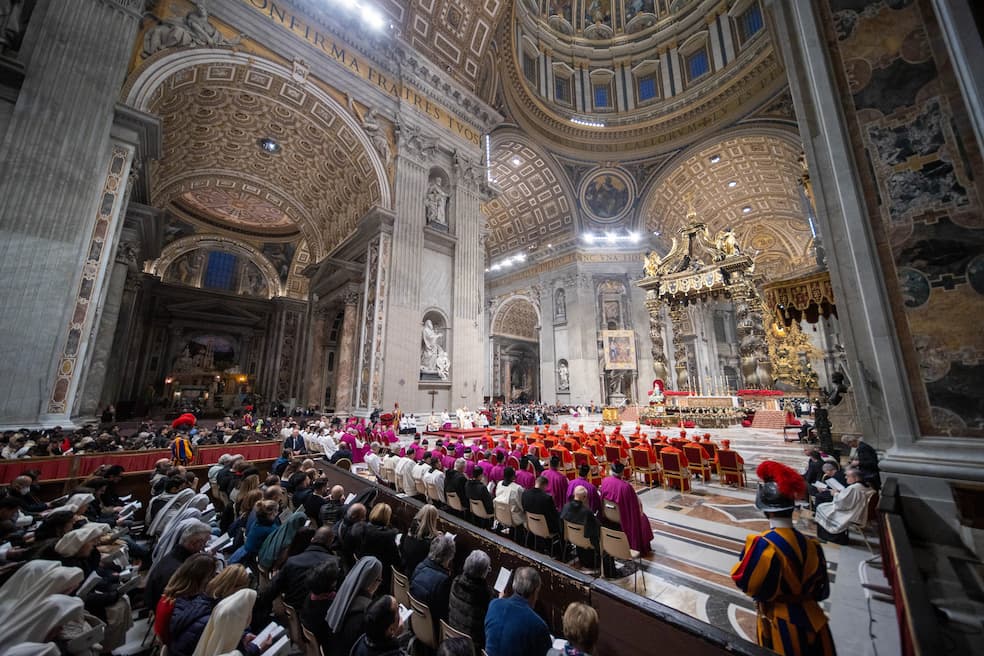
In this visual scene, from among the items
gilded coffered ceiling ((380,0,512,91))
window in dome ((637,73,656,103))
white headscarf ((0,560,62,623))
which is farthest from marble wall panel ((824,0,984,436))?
window in dome ((637,73,656,103))

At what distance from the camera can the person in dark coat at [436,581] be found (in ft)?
6.72

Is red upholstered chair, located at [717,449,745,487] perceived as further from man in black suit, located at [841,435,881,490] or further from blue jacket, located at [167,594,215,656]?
blue jacket, located at [167,594,215,656]

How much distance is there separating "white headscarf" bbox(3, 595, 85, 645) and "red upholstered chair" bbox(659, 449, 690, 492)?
601 centimetres

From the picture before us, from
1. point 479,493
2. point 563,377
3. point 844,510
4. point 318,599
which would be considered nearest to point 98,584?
point 318,599

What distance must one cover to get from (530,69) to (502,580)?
22.3 metres

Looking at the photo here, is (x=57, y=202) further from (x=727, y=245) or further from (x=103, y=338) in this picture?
(x=727, y=245)

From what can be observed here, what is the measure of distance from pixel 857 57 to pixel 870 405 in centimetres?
339

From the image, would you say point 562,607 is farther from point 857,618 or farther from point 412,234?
point 412,234

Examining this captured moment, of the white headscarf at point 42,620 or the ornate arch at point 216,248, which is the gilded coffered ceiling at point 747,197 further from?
the ornate arch at point 216,248

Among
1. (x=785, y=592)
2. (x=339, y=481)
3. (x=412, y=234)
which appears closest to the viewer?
(x=785, y=592)

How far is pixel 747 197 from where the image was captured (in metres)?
20.5

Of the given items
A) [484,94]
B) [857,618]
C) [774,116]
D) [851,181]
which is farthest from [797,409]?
[484,94]

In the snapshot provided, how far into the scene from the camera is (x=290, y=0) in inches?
413

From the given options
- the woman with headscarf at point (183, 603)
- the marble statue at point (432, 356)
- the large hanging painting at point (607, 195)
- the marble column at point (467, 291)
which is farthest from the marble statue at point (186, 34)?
the large hanging painting at point (607, 195)
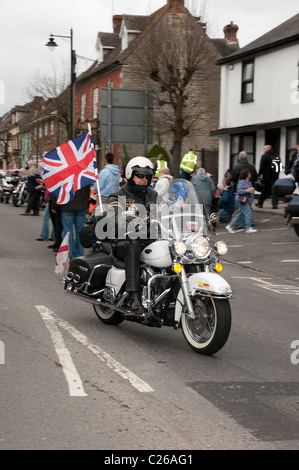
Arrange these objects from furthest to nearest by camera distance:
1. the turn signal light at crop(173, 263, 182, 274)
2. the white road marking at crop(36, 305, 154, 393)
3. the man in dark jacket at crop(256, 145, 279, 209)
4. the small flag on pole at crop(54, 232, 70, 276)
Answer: the man in dark jacket at crop(256, 145, 279, 209), the small flag on pole at crop(54, 232, 70, 276), the turn signal light at crop(173, 263, 182, 274), the white road marking at crop(36, 305, 154, 393)

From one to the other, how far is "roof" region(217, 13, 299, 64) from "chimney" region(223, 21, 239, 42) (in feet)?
68.9

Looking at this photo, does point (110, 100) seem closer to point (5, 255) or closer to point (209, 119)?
point (5, 255)

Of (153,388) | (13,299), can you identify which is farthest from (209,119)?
(153,388)

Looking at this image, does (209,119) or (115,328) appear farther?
(209,119)

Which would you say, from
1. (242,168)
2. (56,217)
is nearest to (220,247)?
(56,217)

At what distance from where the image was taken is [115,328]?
23.9 feet

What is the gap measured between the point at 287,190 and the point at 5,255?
569 cm

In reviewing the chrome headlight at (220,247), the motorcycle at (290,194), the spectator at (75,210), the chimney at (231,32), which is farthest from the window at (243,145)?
the chimney at (231,32)

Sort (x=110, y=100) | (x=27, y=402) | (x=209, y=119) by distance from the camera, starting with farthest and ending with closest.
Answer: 1. (x=209, y=119)
2. (x=110, y=100)
3. (x=27, y=402)

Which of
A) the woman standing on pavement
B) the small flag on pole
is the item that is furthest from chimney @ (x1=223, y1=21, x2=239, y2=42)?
the small flag on pole

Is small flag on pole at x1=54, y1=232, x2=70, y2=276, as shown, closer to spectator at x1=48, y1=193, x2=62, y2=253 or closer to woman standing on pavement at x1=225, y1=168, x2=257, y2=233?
spectator at x1=48, y1=193, x2=62, y2=253

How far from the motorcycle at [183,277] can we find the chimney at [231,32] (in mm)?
44075

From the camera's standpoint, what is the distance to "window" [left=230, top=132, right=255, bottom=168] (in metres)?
27.2

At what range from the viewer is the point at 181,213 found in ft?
21.2
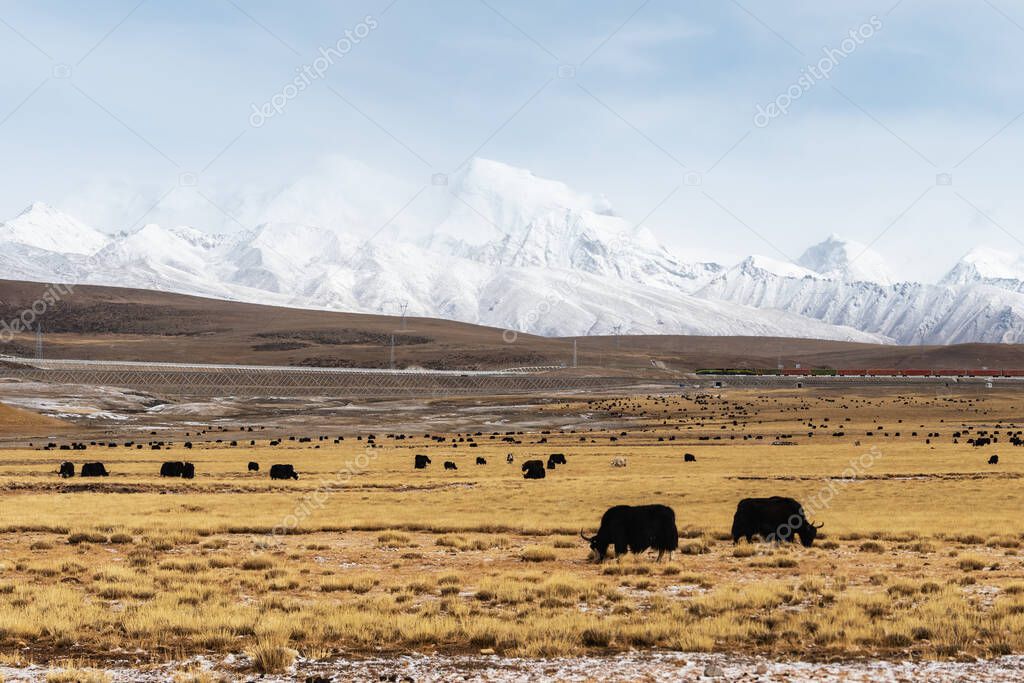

What you have to do: Print all of the data above word for word, leaving out the pictures.

Written response:
In this visual scene, from among the items
gilded coffered ceiling ((380,0,512,91))
window in dome ((637,73,656,103))
white headscarf ((0,560,62,623))
which is farthest from marble wall panel ((824,0,984,436))?
window in dome ((637,73,656,103))

At what distance from the camera can the person in dark coat at [436,581] be found (in ft)?
6.72

Is red upholstered chair, located at [717,449,745,487] perceived as further from man in black suit, located at [841,435,881,490] or further from blue jacket, located at [167,594,215,656]?
blue jacket, located at [167,594,215,656]

How much distance is there separating "white headscarf" bbox(3, 595, 85, 645) and "red upholstered chair" bbox(659, 449, 690, 492)?
601 centimetres

From the picture before us, from
1. point 479,493
2. point 563,377
3. point 844,510
4. point 318,599
which would be considered nearest to point 98,584?
point 318,599

What distance must one cover to get from (530,69) to (502,580)?
22.3 metres

Looking at the photo here, is (x=57, y=202) further from (x=727, y=245) or further from (x=103, y=338) in this picture?
(x=727, y=245)

From what can be observed here, what is the measure of distance from pixel 857 57 to pixel 870 405 in centimetres?
339

From the image, would you say point 562,607 is farther from point 857,618 or farther from point 412,234?
point 412,234

Examining this captured moment, of the white headscarf at point 42,620 or the ornate arch at point 216,248, which is the gilded coffered ceiling at point 747,197 further from?
the ornate arch at point 216,248

Among
1. (x=785, y=592)
2. (x=339, y=481)
3. (x=412, y=234)
which appears closest to the viewer?
(x=785, y=592)

How far is pixel 747 197 from where the image was captured (in metres)?
20.5

Of the given items
A) [484,94]
B) [857,618]
C) [774,116]
D) [851,181]
which is farthest from [797,409]?
[484,94]

In the snapshot provided, how far into the scene from the camera is (x=290, y=0) in inches?
413

From the given options
- the woman with headscarf at point (183, 603)
- the marble statue at point (432, 356)
- the large hanging painting at point (607, 195)
- the marble column at point (467, 291)
which is farthest from the marble statue at point (186, 34)?
the large hanging painting at point (607, 195)
Arrange these objects from furthest to nearest by camera distance:
1. the turn signal light at crop(173, 263, 182, 274)
2. the white road marking at crop(36, 305, 154, 393)
3. the man in dark jacket at crop(256, 145, 279, 209)
4. the small flag on pole at crop(54, 232, 70, 276)
Answer: the man in dark jacket at crop(256, 145, 279, 209), the small flag on pole at crop(54, 232, 70, 276), the turn signal light at crop(173, 263, 182, 274), the white road marking at crop(36, 305, 154, 393)

From one to the other, how far is "roof" region(217, 13, 299, 64) from "chimney" region(223, 21, 239, 42) (in feet)?
68.9

Looking at this photo, does point (110, 100) seem closer to point (5, 255) or closer to point (209, 119)?
point (5, 255)

Of (153,388) | (13,299), can you identify which is farthest from (209,119)?
(153,388)

Looking at this image, does (209,119) or (115,328) appear farther?
(209,119)

Which would you say, from
1. (242,168)
2. (56,217)
is nearest to (220,247)?
(56,217)

At what distance from where the image was taken is [115,328]?
23.9 feet

What is the gap measured between the point at 287,190 and the point at 5,255?
569 cm

In reviewing the chrome headlight at (220,247), the motorcycle at (290,194), the spectator at (75,210), the chimney at (231,32), which is farthest from the window at (243,145)?
the chimney at (231,32)

Sort (x=110, y=100) | (x=27, y=402) | (x=209, y=119) by distance from the camera, starting with farthest and ending with closest.
Answer: 1. (x=209, y=119)
2. (x=110, y=100)
3. (x=27, y=402)

Which of
A) the woman standing on pavement
B) the small flag on pole
is the item that is furthest from chimney @ (x1=223, y1=21, x2=239, y2=42)?
the small flag on pole

Is small flag on pole at x1=54, y1=232, x2=70, y2=276, as shown, closer to spectator at x1=48, y1=193, x2=62, y2=253 or closer to woman standing on pavement at x1=225, y1=168, x2=257, y2=233?
spectator at x1=48, y1=193, x2=62, y2=253

How far from the motorcycle at [183,277] can we find the chimney at [231,32] (in mm)?
44075

From the camera's standpoint, what is the distance to "window" [left=230, top=132, right=255, bottom=168] (in metres)?
27.2

At what range from the viewer is the point at 181,213 found in ft?
21.2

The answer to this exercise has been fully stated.